2019-2020 Player Profile: De’Ron Davis

  • 10/23/2019 7:47 am in

With the start of college basketball season on the horizon, we’ve transitioned from our look at other Big Ten programs to our player-by-player previews of the 2019-20 Indiana roster. Today, our player profiles conclude with a look at De’Ron Davis.

(Previously: Armaan Franklin, Trayce Jackson-Davis, Jerome Hunter, Race Thompson, Damezi Anderson, Al Durham, Rob Phinisee, Justin Smith, Joey Brunk, Devonte Green)

De’Ron Davis has one final chance to get it right.

After a freshman season that ended with a coaching change, a sophomore campaign derailed by injury and a junior year riddled with bumps and bruises, Davis will pull on a cream and crimson-colored uniform for his final season, a defining one for him at Indiana.

Not since 1972 has a four-year senior class at Indiana failed to reach the NCAA tournament.

But should the Hoosiers again miss out on college basketball’s signature March showcase in 2020, that infamous distinction would also extend to Davis and Devonte Green.

A pair of NIT appearances are all Davis has to show for his college postseason experience so far. His final opportunity to reach the NCAA tournament will come as part of an Indiana team with a roster composition vastly different from the other three he’s been a part of.

Davis has long been the outlier among IU players — a strong and sturdy presence around the rim without much range, and someone who’s lack of mobility at times compromised him on the court.

The torn Achilles he suffered in January 2018 prematurely ended his most productive IU season (he started 15 games while averaging almost 10 points per game before the injury), and he spent most of last season still recovering from the aftereffects of it.

Davis will have more help than ever before in the interior for IU this season. Three players — Race Thompson (6-8), Trayce Jackson-Davis (6-9) and Joey Brunk (6-11) are similar in size and style to Davis.
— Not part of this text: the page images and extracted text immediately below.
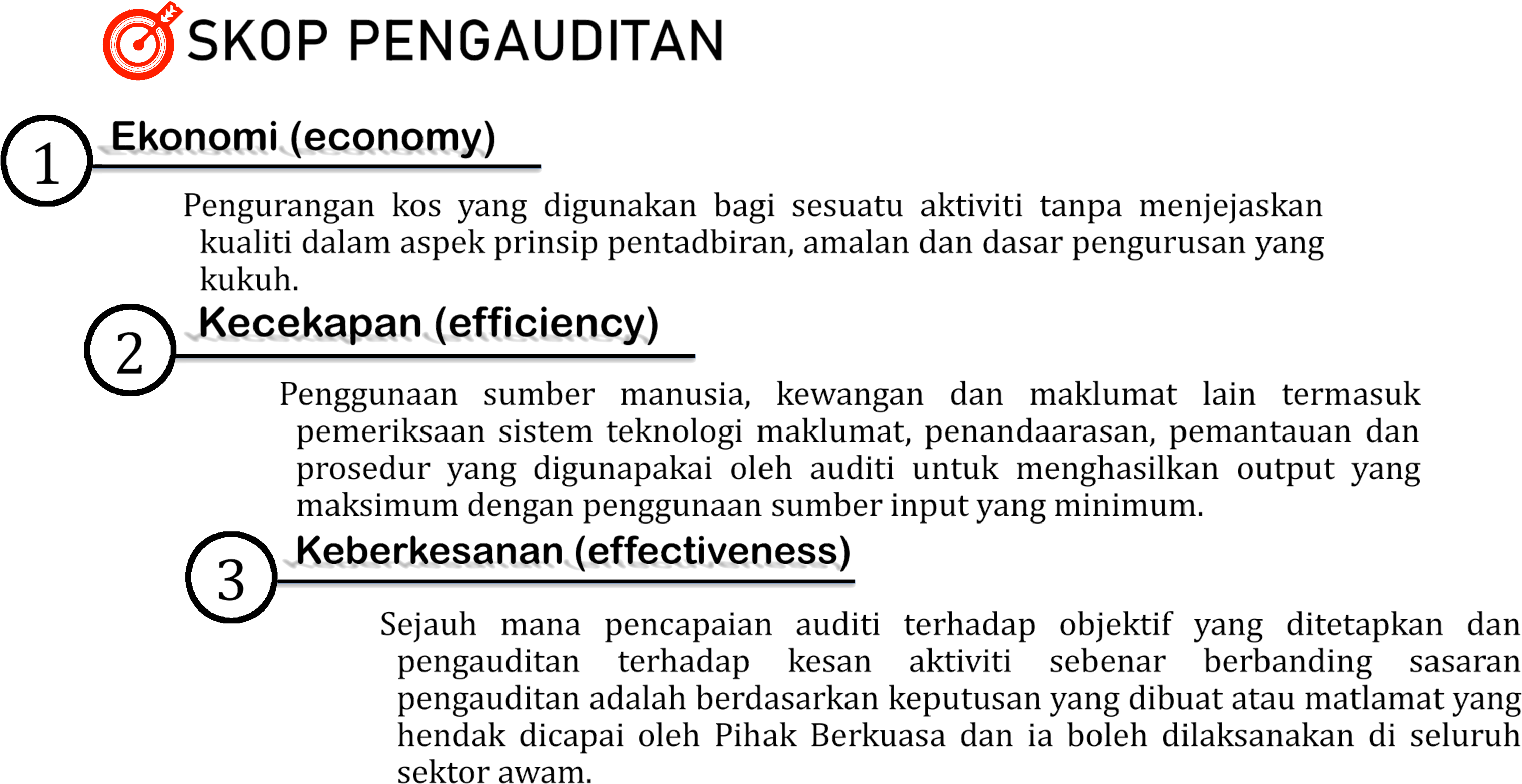 SKOP PENGAUDITAN

1 Ekonomi (economy)

Pengurangan kos yang digunakan bagi sesuatu aktiviti tanpa menjejaskan kualiti dalam aspek prinsip pentadbiran, amalan dan dasar pengurusan yang kukuh.

2 Kecekapan (efficiency)

Penggunaan sumber manusia, kewangan dan maklumat lain termasuk pemeriksaan sistem teknologi maklumat, penandaarasan, pemantauan dan prosedur yang digunapakai oleh auditi untuk menghasilkan output yang maksimum dengan penggunaan sumber input yang minimum.

3 Keberkesanan (effectiveness)

Sejauh mana pencapaian auditi terhadap objektif yang ditetapkan dan pengauditan terhadap kesan aktiviti sebenar berbanding sasaran pengauditan adalah berdasarkan keputusan yang dibuat atau matlamat yang hendak dicapai oleh Pihak Berkuasa dan ia boleh dilaksanakan di seluruh sektor awam.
They’re all players who make points in the paint their bread-and-butter, and have also yet to show a consistent ability to close down on the perimeter.

The factors behind each of these aside, all four will have a chance to be in the frontcourt rotation for the Hoosiers this season.

Archie Miller wants to play a big lineup, and for the first time in his Indiana tenure he has the pieces to do so.

What does this mean for Davis? Well for starters, he doesn’t have to do it alone.

Sunday’s secret scrimmage gave some indication as to the minutes distribution Miller envisions.

Thompson played the most with 26 minutes, Brunk played 20, while Jackson-Davis played 17 and Davis played just 10.

It will be a jigsaw puzzle of sorts to begin the season, as Miller mixes and matches those players on the court in groups of two and three to see what works.

Brunk and Davis are far enough established in their college careers to know what can be expected from them, but the opposite is true for Jackson-Davis and Thompson.

As such, Davis’ role with the 2019-20 Hoosiers, the one that will in part determine his IU legacy, may depend more on those around him than his own play.

Bottom line: With an offseason to completely rest his oft-injured body, the focus should be on Davis’ conditioning entering this season. He’s never averaged more than 19 minutes per game in a season. That likely won’t change this season, but that’s more because Indiana has other big bodies like Brunk and Jackson-Davis to frequently rotate into games.

The mix-and-match approach from Miller lends itself to a few periods of high-intensity work from Davis each game. His passing ability out of the post to the perimeter is a strength, as was his suddenly solid free-throw shooting a season ago.

Don’t expect wholesale changes from Davis this season. His scoring likely won’t significantly increase and his minutes will fluctuate from game to game. For the first time since his freshman season though, Davis figures to be fully healthy. That may be the decisive factor for a big man playing in a system that values him.

Quotable: “That’s the old-school lineup right there. That’s the big-ball, traditional two bigs.

Can it happen? Absolutely.

In my opinion and how these guys find that niche, will be their ability to defend together. That’s obviously the hardest part for two bigs on the floor. It’s not offense. You can run a lot of different types of offense, especially when you have some guys who can score the ball down low.

But could they play together and defend a team who doesn’t play traditional with bigs. That will be the quest,” — Miller at IU media day.